PROMPT
Only the lines from the one containing "phylum: Chordata" to the end of the entries should be written out, each exactly as it stands, both ends included.

§

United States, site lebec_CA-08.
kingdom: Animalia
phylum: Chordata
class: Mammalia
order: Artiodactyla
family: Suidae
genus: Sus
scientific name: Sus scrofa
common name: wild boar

§

RESPONSE
phylum: Chordata
class: Mammalia
order: Artiodactyla
family: Suidae
genus: Sus
scientific name: Sus scrofa
common name: wild boar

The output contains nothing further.